• **Problem to work on**:
In the forum thread about a betta with half-blue eyes, which group does emc7 call the big betta group?

• **Extract**:
◇ ◇ ◇ ◇ ◇
# Wierd Discovery? Half blue eyes...



## chocolatecrunch (May 21, 2010)

I was looking at my betta really closely this morning (I fed him too much yestreday so I was checking on him). Then I noticed that GummyBear had something unique about him!

Half of both his eyes are crystal blue! :fun:


I've never seen a betta with blue eyes or partial blue eyes before. The other half is a dark golden brown-like my waffles in the morning  Anyway, His right eye has a lot of blue in it while the other eye has about 1/3-1/2 of his eye blue. I just got exited and was wondering if anyones betta has wierd eye coloring or what is the normal eye color for betta fish? 

Peace out homies


----------



## chocolatecrunch (May 21, 2010)

Oh yea, also...I think sometime in the future I may attempt breeding him with a blue eyed halfmoon female and see what I get. It's more of an idea really and I know the responsibillaty that comes with it so It may not be for a LONG time.
But if I did breed GummyBear with a blue eyed betta, what percentage of the fry would be blue eyed?

Thanks!


----------



## chocolatecrunch (May 21, 2010)

**Tick tock. Tick tock...**


----------



## chocolatecrunch (May 21, 2010)

I'm lonely :O


----------



## emc7 (Jul 23, 2005)

lol, try chat. or a betta forum. Its cool, but I don't really have a clue about betta genetics.


----------



## chocolatecrunch (May 21, 2010)

emc7 said:


> lol, try chat. or a betta forum. Its cool, but I don't really have a clue about betta genetics.


Once again...I feel really stupid  lol.


----------



## emc7 (Jul 23, 2005)

I'm flattered you think we know so much, but most of us have a lot of general knowledge and some small area where we each know a lot. There are a few betta pros on this forum, but it may take a few weeks for a post to be seen by a specialist. Only the easy questions get immediate answers.


----------



## chocolatecrunch (May 21, 2010)

emc7 said:


> I'm flattered you think we know so much, but most of us have a lot of general knowledge and some small area where we each know a lot. There are a few betta pros on this forum, but it may take a few weeks for a post to be seen by a specialist. Only the easy questions get immediate answers.


Awww  I'll try e-mailing some betta breeders or find a betta forum or something that I can go to for the hard-to-answer questions


----------



## emc7 (Jul 23, 2005)

IBC is the big betta group. Might be a place to start looking for links.


----------



## Plakat_bettas (Jul 5, 2010)
◇ ◇ ◇ ◇ ◇
• **Recorded information**:
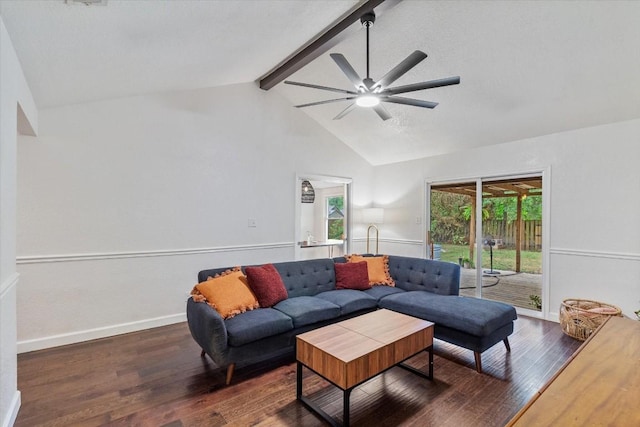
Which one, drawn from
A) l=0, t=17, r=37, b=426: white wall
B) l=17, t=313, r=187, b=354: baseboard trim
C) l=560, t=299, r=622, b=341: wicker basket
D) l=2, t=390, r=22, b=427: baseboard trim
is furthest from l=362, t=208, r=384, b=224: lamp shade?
l=2, t=390, r=22, b=427: baseboard trim

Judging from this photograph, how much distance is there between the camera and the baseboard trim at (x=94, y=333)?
310 cm

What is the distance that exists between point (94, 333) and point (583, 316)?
17.4 feet

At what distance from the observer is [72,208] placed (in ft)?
10.8

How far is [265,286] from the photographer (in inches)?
124

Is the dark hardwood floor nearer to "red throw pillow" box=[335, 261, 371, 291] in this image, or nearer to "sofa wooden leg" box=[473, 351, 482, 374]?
"sofa wooden leg" box=[473, 351, 482, 374]

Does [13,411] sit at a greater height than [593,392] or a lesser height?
lesser

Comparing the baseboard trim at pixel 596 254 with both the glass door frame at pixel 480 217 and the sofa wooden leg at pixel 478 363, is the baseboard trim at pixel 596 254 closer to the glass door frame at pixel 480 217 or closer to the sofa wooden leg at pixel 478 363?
the glass door frame at pixel 480 217

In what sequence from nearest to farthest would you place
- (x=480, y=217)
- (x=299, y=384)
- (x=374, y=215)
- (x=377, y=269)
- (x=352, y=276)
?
(x=299, y=384) < (x=352, y=276) < (x=377, y=269) < (x=480, y=217) < (x=374, y=215)

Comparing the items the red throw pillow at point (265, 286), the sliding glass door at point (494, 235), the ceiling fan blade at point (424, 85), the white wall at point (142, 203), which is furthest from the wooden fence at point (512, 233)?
the red throw pillow at point (265, 286)

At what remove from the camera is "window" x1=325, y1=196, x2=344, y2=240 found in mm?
6984

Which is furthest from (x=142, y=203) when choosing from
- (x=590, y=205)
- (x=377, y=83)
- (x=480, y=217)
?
(x=590, y=205)

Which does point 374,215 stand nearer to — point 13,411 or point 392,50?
point 392,50

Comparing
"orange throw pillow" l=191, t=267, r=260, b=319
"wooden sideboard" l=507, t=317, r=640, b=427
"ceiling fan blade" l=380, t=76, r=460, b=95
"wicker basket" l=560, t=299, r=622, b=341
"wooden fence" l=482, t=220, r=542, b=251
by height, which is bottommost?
"wicker basket" l=560, t=299, r=622, b=341

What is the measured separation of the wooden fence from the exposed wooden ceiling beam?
3440 mm
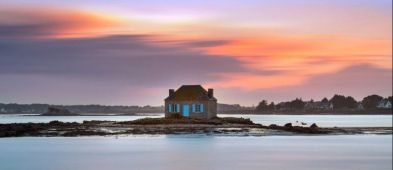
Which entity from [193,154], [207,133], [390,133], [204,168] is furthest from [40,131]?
[390,133]

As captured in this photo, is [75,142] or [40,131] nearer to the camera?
[75,142]

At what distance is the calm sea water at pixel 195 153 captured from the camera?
39.9m

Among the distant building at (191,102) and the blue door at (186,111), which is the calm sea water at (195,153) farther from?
the blue door at (186,111)

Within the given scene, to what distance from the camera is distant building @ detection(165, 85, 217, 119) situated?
2717 inches

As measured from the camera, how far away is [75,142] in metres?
52.7

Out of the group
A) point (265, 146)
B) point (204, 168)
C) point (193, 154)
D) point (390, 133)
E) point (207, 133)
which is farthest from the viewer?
point (390, 133)

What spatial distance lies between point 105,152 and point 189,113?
78.9ft

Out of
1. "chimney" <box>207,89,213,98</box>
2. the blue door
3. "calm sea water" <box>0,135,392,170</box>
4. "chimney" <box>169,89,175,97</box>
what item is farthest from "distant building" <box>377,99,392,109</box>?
"calm sea water" <box>0,135,392,170</box>

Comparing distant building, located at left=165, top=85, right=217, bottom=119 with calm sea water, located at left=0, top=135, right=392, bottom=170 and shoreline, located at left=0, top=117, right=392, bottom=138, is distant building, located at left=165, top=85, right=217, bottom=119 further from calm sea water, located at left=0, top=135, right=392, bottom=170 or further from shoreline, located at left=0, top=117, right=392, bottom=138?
calm sea water, located at left=0, top=135, right=392, bottom=170

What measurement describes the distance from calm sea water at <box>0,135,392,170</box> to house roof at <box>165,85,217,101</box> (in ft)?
44.4

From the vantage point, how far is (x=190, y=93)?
6981 centimetres

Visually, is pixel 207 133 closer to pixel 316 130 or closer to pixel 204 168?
pixel 316 130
◇ ◇ ◇ ◇ ◇
• **Solved exercise**:
emc7 names IBC as the big betta group.